Moreover, Husqvarna’s shops run 24/7. During the day, highly-skilled technicians who spend the majority of their time developing new solutions are available, but not at night, which could result in extended periods of downtime.

Powered Azure OpenAI, AI Factory Companion can access data generated by machines on the factory floor and a knowledgebase of manuals and documentation for maintenance history, regardless of which department it is in. The companion can access the knowledgebase using

RAG (retrieval augmented generation)

Not only can users ask for help from the companion, Wickstrom and team also use the capabilities of the companion to make machinery in the factory proactive. If, for example, a piece of machinery emits an alarm that something’s wrong, the companion can take the initiative and query possible diagnostics and solutions which it can then provide to an operator proactively.

Simplifying complexity

Husqvarna, which has been on a journey of digital transformation for years to improve its efficiency, is now launching the AI Factory Companion as part of that journey. The company, like many manufacturers, faces the challenge of legacy industrial equipment that has been in place for decades. Integrating data from this machinery with modern systems can be a difficult task. In order to achieve low latency, some data infrastructure must be localized at the edge. It also needs the resource capacity of cloud.

Husqvarna has leveraged Azure IoT Operations to serve as a central hub for collecting data from industrial equipment. IoT Operations is designed to help organizations transform physical operations through Microsoft’s adaptive approach. This unifies siloed sites, teams, and systems in a single data, security, and application model.

Microsoft’s adaptive cloud is about bringing cloud service to places where they haven’t gone before,” says Bernardo Caldas CVP of Azure edge Product Management at Microsoft. “Implementing AI into edge environments such as factories can be difficult, because many companies struggle with the complexity of data management and integration with existing systems.

Manufacturing data is traditionally layered:

  • level 0: physical process from devices like sensors
  • level 1: local control systems like programmable-logic controls (PLCs), and remote terminal units, that manage and control physical processes
  • level 2: supervisory data acquisition (SCADA), systems, which monitor and control) systems, like PLCs and RTUs and processes.
  • Wickstrom says Husqvarna has made significant progress in its transformation, including a move to a point where it can measure and control downtime.
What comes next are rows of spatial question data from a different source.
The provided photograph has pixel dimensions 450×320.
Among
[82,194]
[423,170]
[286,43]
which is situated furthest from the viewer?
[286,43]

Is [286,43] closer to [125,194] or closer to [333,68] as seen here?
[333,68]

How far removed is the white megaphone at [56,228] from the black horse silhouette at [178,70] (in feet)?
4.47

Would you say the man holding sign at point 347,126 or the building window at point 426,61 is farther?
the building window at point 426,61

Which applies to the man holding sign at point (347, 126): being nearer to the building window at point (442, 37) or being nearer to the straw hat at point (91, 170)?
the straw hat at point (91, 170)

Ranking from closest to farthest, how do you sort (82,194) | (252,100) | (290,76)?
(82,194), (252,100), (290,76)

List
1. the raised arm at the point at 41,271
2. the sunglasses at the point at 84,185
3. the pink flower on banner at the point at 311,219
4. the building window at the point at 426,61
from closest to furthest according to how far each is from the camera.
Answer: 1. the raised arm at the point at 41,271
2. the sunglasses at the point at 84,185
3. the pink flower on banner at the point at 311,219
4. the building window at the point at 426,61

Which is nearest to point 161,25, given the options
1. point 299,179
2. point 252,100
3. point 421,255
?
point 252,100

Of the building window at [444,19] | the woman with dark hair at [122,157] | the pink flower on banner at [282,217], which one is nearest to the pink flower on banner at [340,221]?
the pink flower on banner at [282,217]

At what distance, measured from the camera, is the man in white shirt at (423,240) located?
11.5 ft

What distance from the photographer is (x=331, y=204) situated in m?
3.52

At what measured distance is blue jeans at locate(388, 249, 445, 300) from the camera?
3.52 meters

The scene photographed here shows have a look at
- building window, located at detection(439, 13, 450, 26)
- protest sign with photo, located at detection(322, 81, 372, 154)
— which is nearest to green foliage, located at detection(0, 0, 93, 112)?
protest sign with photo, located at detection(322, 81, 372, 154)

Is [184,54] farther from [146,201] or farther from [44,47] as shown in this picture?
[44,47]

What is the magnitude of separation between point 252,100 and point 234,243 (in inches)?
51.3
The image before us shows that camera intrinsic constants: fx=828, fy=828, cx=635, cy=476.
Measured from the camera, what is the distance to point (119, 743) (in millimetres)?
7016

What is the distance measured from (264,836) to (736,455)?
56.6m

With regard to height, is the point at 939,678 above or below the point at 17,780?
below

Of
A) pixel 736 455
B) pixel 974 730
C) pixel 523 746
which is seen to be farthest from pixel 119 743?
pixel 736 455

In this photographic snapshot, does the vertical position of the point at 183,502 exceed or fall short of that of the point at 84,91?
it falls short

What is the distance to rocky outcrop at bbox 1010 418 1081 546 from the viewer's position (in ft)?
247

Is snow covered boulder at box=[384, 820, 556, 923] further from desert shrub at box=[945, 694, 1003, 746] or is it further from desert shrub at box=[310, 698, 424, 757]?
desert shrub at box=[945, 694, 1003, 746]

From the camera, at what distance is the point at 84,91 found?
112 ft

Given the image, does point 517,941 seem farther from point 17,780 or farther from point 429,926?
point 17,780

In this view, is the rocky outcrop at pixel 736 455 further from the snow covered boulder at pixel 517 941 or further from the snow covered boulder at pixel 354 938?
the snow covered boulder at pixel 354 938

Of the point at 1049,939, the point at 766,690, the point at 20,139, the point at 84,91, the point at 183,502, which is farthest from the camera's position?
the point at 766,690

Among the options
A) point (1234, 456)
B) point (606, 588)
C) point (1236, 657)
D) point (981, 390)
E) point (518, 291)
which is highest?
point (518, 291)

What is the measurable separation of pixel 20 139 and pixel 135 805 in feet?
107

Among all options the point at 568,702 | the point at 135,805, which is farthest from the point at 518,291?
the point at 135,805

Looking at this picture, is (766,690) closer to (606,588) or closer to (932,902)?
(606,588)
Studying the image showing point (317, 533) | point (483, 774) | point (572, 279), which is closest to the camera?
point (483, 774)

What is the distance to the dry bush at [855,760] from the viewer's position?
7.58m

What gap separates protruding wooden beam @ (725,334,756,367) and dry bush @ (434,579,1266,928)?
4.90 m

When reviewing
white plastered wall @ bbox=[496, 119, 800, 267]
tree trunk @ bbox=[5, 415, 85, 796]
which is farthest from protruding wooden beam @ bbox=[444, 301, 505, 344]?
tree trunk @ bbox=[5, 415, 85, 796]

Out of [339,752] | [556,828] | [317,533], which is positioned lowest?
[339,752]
However, it is difficult to quantify how much more efficient it is with the AI Factory Companion.

    Daniel Johansson is the manager of manufacturing digitalization at Husqvarna. He says that technicians and maintenance personnel spend up to two hours fixing stoppages. “In some cases we will reduce the time by a small amount, but in others we will reduce it by 50-60%.”

    Work in progress

    Wickstrom says that the companion’s knowledge base is still in its infancy and he expects it to become more useful as the database grows.

He says, “We can’t yet answer every question, but we can address simple ones like 20% of a full bucket and in some instances, we can accelerate the time to resolution.” “If we don’t have the data, then we can’t do anything. And it will be that way for a while.” Now we can improve the knowledge base, instead of filling out another PDF that nobody will read.

The real magic lies in good search – finding the documents that are most relevant to answer a user’s questions. This requires combining traditional technologies with LLMs and mastering the technology. He says that if the user asks, “What’s the latest thing to happen to this machine?” it is difficult for gen AI because “latest” can be a complex concept. A SQL query can sort by date to provide the top results.